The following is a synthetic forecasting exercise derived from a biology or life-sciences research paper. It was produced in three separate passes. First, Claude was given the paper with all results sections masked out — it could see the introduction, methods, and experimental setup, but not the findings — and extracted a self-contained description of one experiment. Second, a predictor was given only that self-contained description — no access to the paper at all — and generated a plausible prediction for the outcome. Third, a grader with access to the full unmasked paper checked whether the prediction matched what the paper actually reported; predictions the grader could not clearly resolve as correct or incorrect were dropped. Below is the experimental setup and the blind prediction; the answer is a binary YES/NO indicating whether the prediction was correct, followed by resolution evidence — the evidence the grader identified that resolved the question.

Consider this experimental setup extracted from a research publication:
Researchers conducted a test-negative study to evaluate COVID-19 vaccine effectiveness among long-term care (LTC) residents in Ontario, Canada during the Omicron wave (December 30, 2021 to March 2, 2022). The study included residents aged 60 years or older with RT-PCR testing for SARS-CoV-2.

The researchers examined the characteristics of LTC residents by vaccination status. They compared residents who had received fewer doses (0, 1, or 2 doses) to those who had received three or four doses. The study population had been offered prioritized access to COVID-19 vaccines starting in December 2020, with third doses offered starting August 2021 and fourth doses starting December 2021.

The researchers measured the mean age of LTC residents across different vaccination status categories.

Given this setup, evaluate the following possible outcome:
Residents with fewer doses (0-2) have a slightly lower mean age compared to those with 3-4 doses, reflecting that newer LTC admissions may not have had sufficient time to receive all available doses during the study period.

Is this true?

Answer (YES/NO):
────────────────────────────────────────
» **ACTIVITY**
Provide an exact transcription of every entry above.

» **REPLY TO THE EXERCISE**
The following is a synthetic forecasting exercise derived from a biology or life-sciences research paper. It was produced in three separate passes. First, Claude was given the paper with all results sections masked out — it could see the introduction, methods, and experimental setup, but not the findings — and extracted a self-contained description of one experiment. Second, a predictor was given only that self-contained description — no access to the paper at all — and generated a plausible prediction for the outcome. Third, a grader with access to the full unmasked paper checked whether the prediction matched what the paper actually reported; predictions the grader could not clearly resolve as correct or incorrect were dropped. Below is the experimental setup and the blind prediction; the answer is a binary YES/NO indicating whether the prediction was correct, followed by resolution evidence — the evidence the grader identified that resolved the question.

Consider this experimental setup extracted from a research publication:
Researchers conducted a test-negative study to evaluate COVID-19 vaccine effectiveness among long-term care (LTC) residents in Ontario, Canada during the Omicron wave (December 30, 2021 to March 2, 2022). The study included residents aged 60 years or older with RT-PCR testing for SARS-CoV-2.

The researchers examined the characteristics of LTC residents by vaccination status. They compared residents who had received fewer doses (0, 1, or 2 doses) to those who had received three or four doses. The study population had been offered prioritized access to COVID-19 vaccines starting in December 2020, with third doses offered starting August 2021 and fourth doses starting December 2021.

The researchers measured the mean age of LTC residents across different vaccination status categories.

Given this setup, evaluate the following possible outcome:
Residents with fewer doses (0-2) have a slightly lower mean age compared to those with 3-4 doses, reflecting that newer LTC admissions may not have had sufficient time to receive all available doses during the study period.

Is this true?

Answer (YES/NO):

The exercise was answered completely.